OBJECTIVE/METHODS: DNA methylation plays an important role in obesity and related metabolic complications. We examined genome-wide DNA promoter methylation along with mRNA profiles in paired samples of human subcutaneous adipose tissue (SAT) and omental visceral adipose tissue (OVAT) from non-obese vs. obese individuals. RESULTS: We identified negatively correlated methylation and expression of several obesity-associated genes in our discovery dataset and in silico replicated ETV6 in two independent cohorts. Further, we identified six adipose tissue depot-specific genes (HAND2, HOXC6, PPARG, SORBS2, CD36, and CLDN1). The effects were further supported in additional independent cohorts. Our top hits might play a role in adipogenesis and differentiation, obesity, lipid metabolism, and adipose tissue expandability. Finally, we show that in vitro methylation of SORBS2 directly represses gene expression. CONCLUSIONS: Taken together, our data show distinct tissue specific epigenetic alterations which associate with obesity.
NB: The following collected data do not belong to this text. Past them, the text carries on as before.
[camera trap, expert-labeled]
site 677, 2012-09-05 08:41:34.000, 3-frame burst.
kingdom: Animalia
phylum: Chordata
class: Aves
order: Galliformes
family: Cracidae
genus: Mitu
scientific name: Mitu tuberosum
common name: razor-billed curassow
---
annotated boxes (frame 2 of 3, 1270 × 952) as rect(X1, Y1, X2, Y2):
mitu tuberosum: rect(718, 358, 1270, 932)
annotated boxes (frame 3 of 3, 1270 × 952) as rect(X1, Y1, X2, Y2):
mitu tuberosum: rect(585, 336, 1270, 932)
Adipose tissue depot specific promoter methylation of TMEM18.

UNLABELLED: Epigenetic processes such as dynamic promoter methylation may play a role in obesity, fat distribution and its accompanied metabolic alterations. TMEM18 is a candidate gene for body mass index (BMI) comprising the second largest effect size among all loci identified so far via GWAS. We hypothesized that differential TMEM18 gene expression in visceral (VAT) and subcutaneous adipose tissue (SAT) may be a consequence of depot specific differential methylation at the TMEM18 promoter region. Differential methylation levels may confer fat depot specific correlations with measures of obesity and fat distribution. Here, we measured TMEM18 mRNA expression in VAT and SAT from 500 subjects. A total of 146 Caucasian individuals were investigated for differential methylation levels in VAT vs. SAT at three CpG sites. Subsequently, we tested for potential correlation of methylation levels with anthropometric and metabolic parameters. (1) In 500 individuals, we observed significantly decreased mRNA expression in SAT (paired t-test, P < 0.0001) compared to VAT with strongest effects in obese subjects. (2) We identified significantly higher methylation levels for the entire CpG locus in SAT (paired t-test, P = 0.00015). In 146 individuals, we detected positive correlations between CpG methylation levels in SAT with parameters of obesity and fat distribution (e.g., BMI, r = 0.173; P = 0.036; visceral fat area, r = 0.246; P = 0.004) and with metabolic traits (P ≤ 0.05). However, these correlations did not withstand adjustment for covariates. Our data suggest an adipose tissue depot specific TMEM18 promoter methylation that may mediate inter-depot specific variance in TMEM18 mRNA expression. KEY MESSAGES: Higher mean methylation across the entire CpG locus in SAT compared to VAT. Lower TMEM18 mRNA expression levels in SAT compared to VAT. TMEM18 mRNA expression levels are related to phenotypes of obesity and glucose metabolism.